┌────────

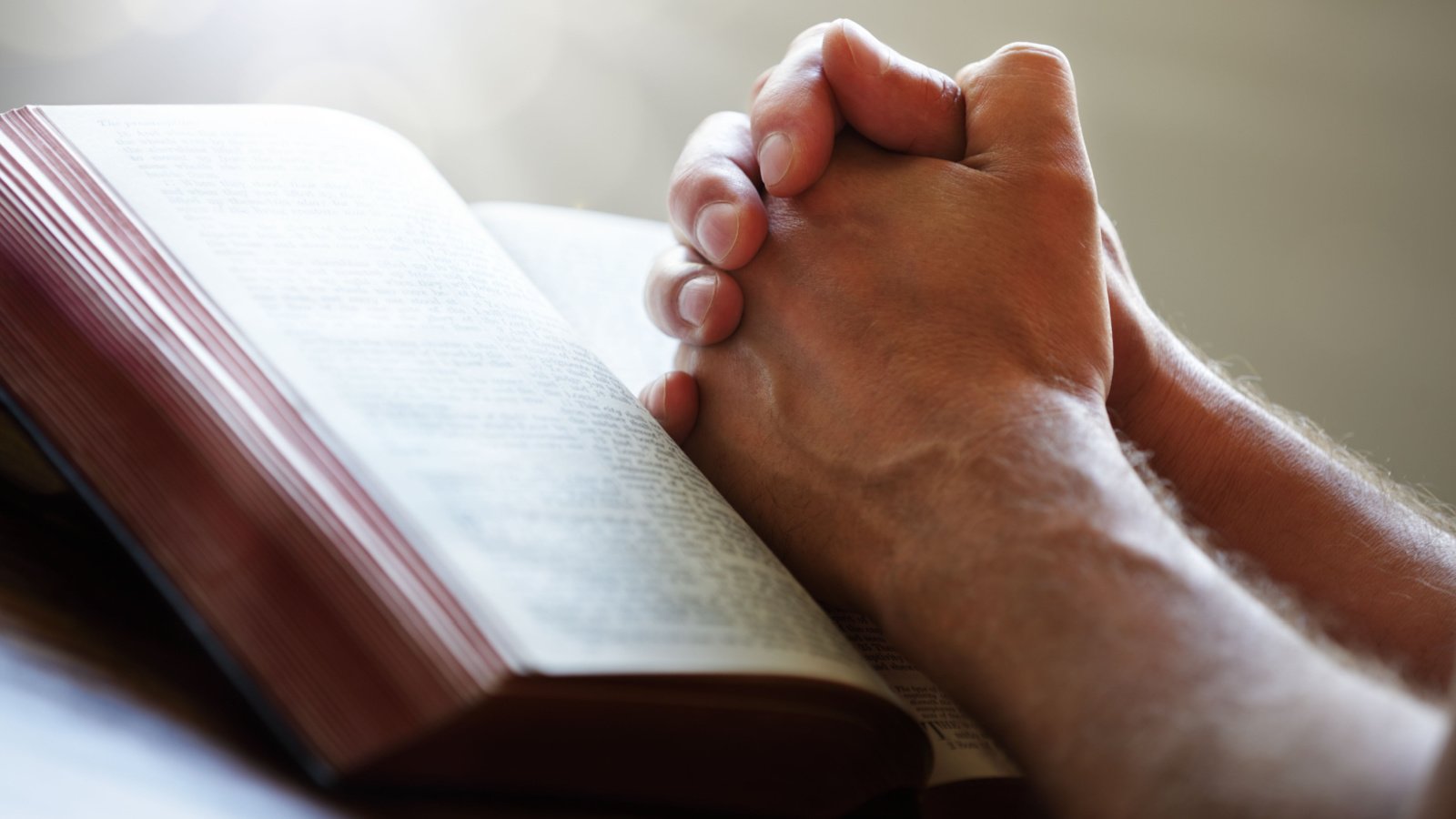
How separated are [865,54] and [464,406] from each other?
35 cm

└────────
┌────────

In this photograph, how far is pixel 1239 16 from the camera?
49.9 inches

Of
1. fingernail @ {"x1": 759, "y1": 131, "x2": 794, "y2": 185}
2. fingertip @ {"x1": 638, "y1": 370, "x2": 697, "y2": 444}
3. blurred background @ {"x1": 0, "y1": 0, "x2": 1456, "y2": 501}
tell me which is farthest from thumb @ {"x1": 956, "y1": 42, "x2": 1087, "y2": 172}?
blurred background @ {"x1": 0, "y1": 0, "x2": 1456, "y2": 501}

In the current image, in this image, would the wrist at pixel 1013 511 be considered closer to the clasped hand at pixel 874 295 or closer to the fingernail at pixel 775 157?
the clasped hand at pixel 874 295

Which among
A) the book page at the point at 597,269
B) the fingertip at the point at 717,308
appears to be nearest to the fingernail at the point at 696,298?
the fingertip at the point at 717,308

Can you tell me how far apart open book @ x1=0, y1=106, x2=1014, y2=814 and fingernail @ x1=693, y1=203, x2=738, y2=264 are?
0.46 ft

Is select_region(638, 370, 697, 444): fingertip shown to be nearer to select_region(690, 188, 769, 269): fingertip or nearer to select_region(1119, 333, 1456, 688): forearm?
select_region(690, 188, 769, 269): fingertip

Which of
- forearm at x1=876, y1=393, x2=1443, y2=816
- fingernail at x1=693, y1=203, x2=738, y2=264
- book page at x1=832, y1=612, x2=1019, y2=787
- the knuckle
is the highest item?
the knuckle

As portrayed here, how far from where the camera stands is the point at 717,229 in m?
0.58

└────────
┌────────

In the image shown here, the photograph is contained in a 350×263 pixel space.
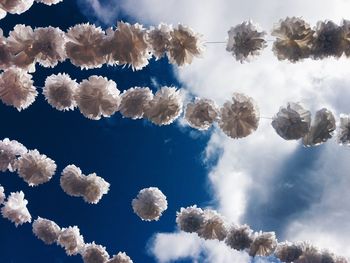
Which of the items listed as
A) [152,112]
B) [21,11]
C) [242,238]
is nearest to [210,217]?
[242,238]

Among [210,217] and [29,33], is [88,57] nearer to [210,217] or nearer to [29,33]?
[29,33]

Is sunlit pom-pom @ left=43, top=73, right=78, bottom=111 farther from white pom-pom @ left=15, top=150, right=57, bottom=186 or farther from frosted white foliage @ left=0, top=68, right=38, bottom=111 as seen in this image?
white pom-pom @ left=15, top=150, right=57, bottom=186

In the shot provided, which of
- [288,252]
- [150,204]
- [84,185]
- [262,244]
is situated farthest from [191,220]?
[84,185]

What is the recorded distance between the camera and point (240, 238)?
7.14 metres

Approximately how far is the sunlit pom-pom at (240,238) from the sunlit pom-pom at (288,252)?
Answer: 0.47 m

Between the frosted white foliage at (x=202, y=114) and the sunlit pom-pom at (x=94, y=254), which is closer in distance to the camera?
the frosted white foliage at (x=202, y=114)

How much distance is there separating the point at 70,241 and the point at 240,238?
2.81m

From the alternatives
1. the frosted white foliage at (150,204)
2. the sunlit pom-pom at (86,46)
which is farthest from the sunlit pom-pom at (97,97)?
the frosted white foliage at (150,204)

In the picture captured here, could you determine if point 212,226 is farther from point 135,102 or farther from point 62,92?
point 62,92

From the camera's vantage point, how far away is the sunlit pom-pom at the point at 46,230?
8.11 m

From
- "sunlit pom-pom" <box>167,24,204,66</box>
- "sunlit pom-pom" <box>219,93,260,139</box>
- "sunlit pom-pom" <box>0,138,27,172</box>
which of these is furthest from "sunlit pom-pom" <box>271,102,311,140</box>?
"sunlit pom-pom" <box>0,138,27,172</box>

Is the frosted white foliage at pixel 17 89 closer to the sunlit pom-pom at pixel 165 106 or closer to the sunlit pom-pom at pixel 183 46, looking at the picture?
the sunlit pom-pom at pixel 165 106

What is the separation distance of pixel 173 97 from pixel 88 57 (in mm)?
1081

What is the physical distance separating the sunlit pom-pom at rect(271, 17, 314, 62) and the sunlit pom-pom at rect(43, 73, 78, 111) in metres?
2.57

└────────

演習の目的: 上のエントリのうち、「picture」という文字列を含む行だけを抽出してください。大文字と小文字は区別します。

演習の回答:
In the picture captured here, could you determine if point 212,226 is farther from point 135,102 or farther from point 62,92?
Is the frosted white foliage at pixel 17 89 closer to the sunlit pom-pom at pixel 165 106 or closer to the sunlit pom-pom at pixel 183 46, looking at the picture?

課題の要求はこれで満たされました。